A roundup of national and regional economic headlines
July 13, 2009

The recession’s pain hasn’t fallen equally on all sectors of the population, The New York Times reports in its lead story today. In both the Big Apple and across the country, African-American unemployment tends to run about twice as high as the jobless rate among non-Hispanic whites. But in the past year, that relationship has become uncoupled in New York City; in the first quarter of 2009, unemployment rose four times faster among blacks than among whites. The story suggests that for all the attention paid to layoffs in the city’s high-flying legal and financial sectors, job losses in the civil service, retail, and manufacturing sectors have actually been greater.

The Washington Post flags one of the second-order consequences of the recession: a new openness in many states to alternatives to incarceration. Prisons have attracted a lot of attention as rural job-creation centers over the last decade or so, but as states look to balance budgets in a down economy, keeping people out of jail is becoming a higher priority. The key data point, lifted from a Pew study, is that it costs $79 a day to keep an inmate in prison, but $3.50 to monitor the same person on probation or parole.

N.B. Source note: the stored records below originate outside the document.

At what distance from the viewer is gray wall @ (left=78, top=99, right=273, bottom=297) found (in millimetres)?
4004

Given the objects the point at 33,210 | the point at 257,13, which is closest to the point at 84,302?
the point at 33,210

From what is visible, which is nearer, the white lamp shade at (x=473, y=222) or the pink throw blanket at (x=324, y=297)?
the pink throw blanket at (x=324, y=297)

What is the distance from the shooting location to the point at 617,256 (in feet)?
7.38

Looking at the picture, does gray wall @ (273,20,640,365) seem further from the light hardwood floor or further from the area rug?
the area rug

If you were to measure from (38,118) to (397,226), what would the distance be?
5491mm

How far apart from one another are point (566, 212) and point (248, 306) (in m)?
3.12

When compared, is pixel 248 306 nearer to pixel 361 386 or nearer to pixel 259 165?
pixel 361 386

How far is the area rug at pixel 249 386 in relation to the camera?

The politics of stimulus is taken up by The Columbus Dispatch. Ohio voters gave President Obama low marks on the economy in a recent poll, and lawmakers from the Buckeye State “have emerged as central players” in the debate over how well the first stimulus package is working and whether a second is needed, the paper claims.

While the job market is stratifying in New York, it’s just outright bad in Michigan. The Detroit news reports today that the state has lost more than 750,000 of its jobs since mid-2000; by the end of next year, that number will jump to 950,000. Auto manufacturing now accounts for less than 1 percent of the state’s non-farm jobs. On the bright side, the health and education sectors are actually growing. Add it all up, and it sounds like the state’s economy is becoming less distinctive and more like the rest of the country.

A squib in The Atlanta-Journal Constitution, meanwhile, notes that even people who have jobs are taking home less money. The average annual paycheck for small business employees has shrunk by more than $3,400 since June 2008; at the same time, an increasing number of those employees were contractors, as more businesses turned to freelance help. What you have is a picture of an economy that’s struggling to survive,” said the president of the private payroll firm that compiled the data.